(Saved data entries)
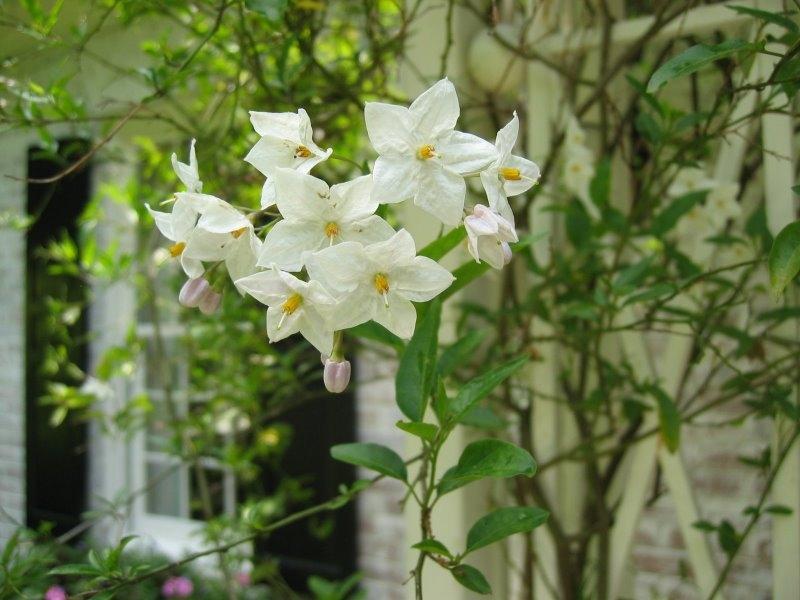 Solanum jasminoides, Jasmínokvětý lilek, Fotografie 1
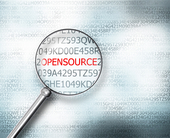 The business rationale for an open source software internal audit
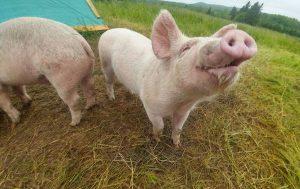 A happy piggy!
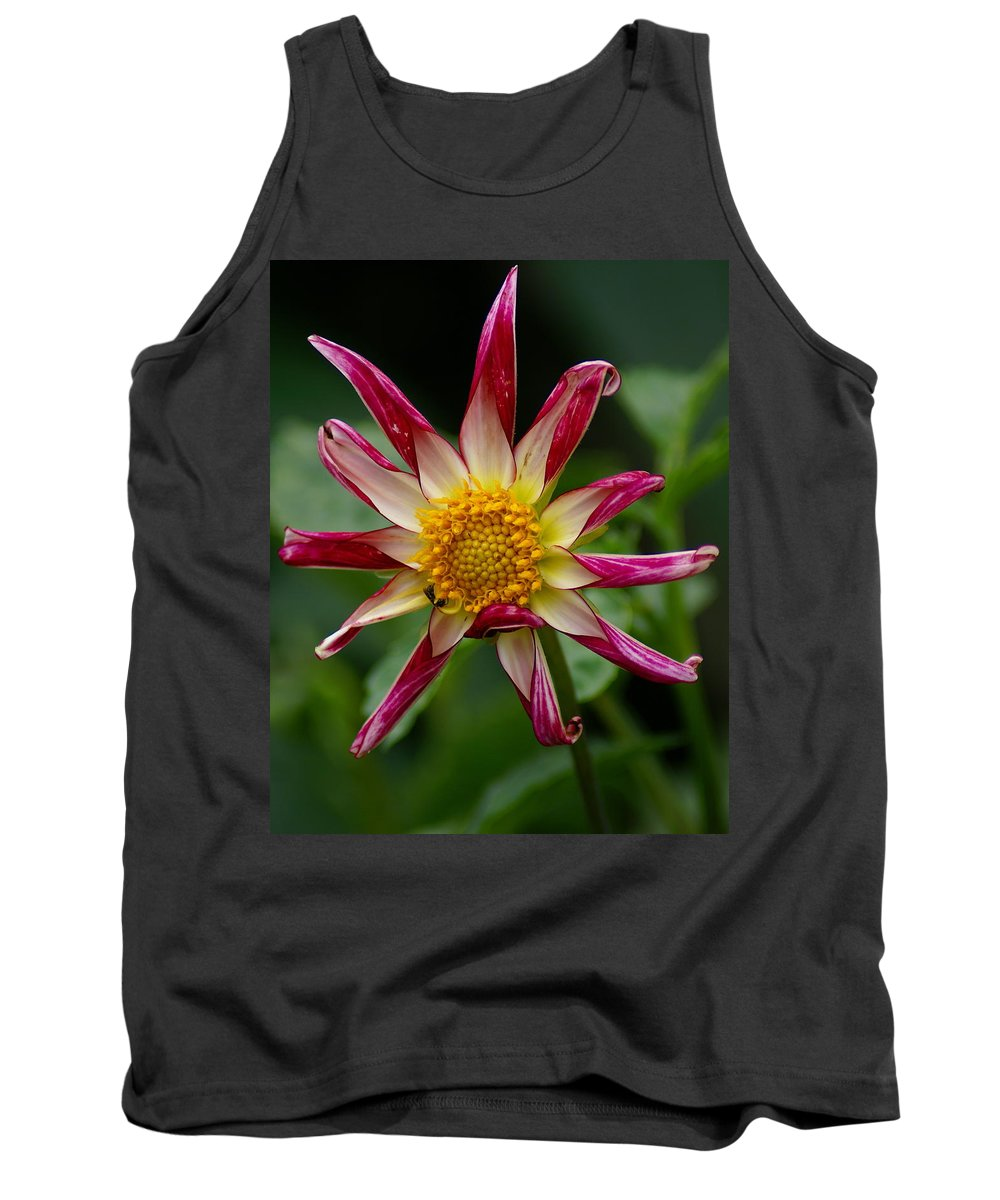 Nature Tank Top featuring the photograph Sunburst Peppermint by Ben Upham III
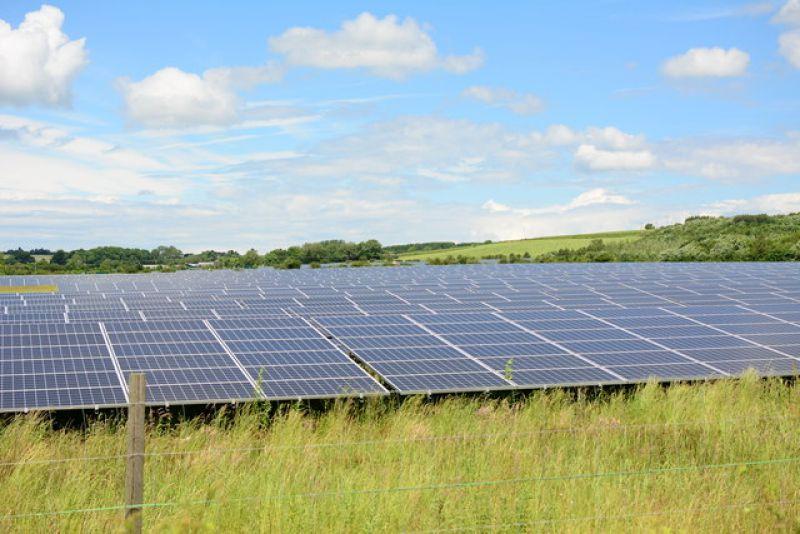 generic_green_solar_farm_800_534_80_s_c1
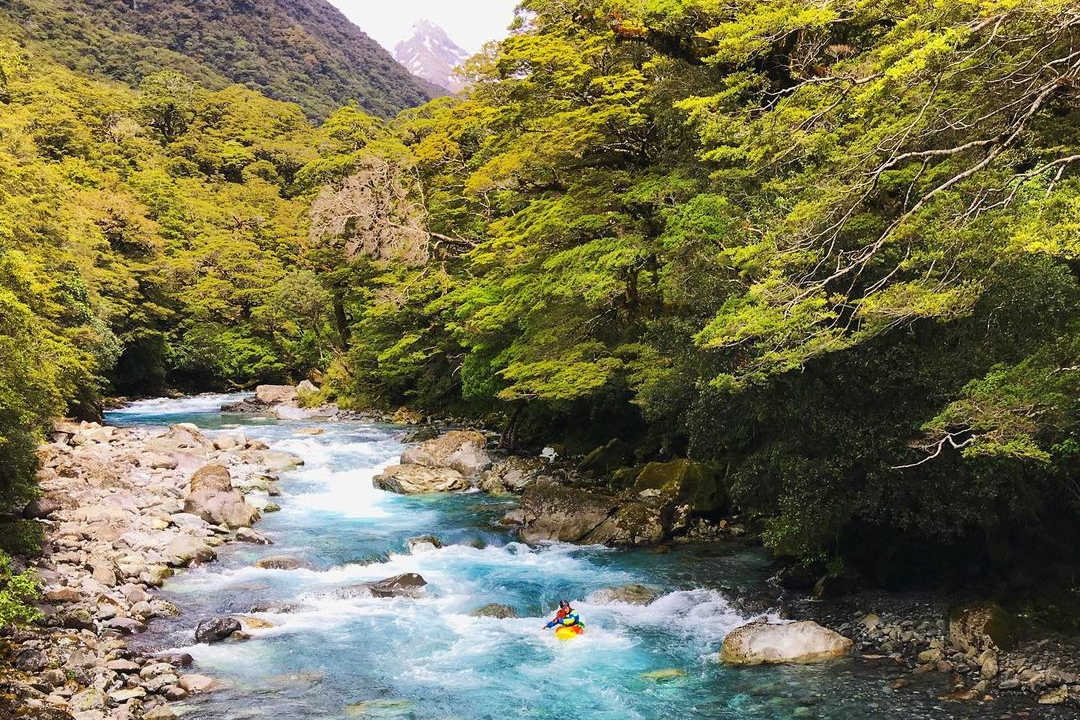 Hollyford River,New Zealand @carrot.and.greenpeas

_ASSIGNMENT_. Leaving the pictures out, set down exactly the lines from the one with "generic_green_solar_farm_800_534_80_s_c1" through the end of the records.

_WRITTEN SOLUTION_.
 generic_green_solar_farm_800_534_80_s_c1
 Hollyford River,New Zealand @carrot.and.greenpeas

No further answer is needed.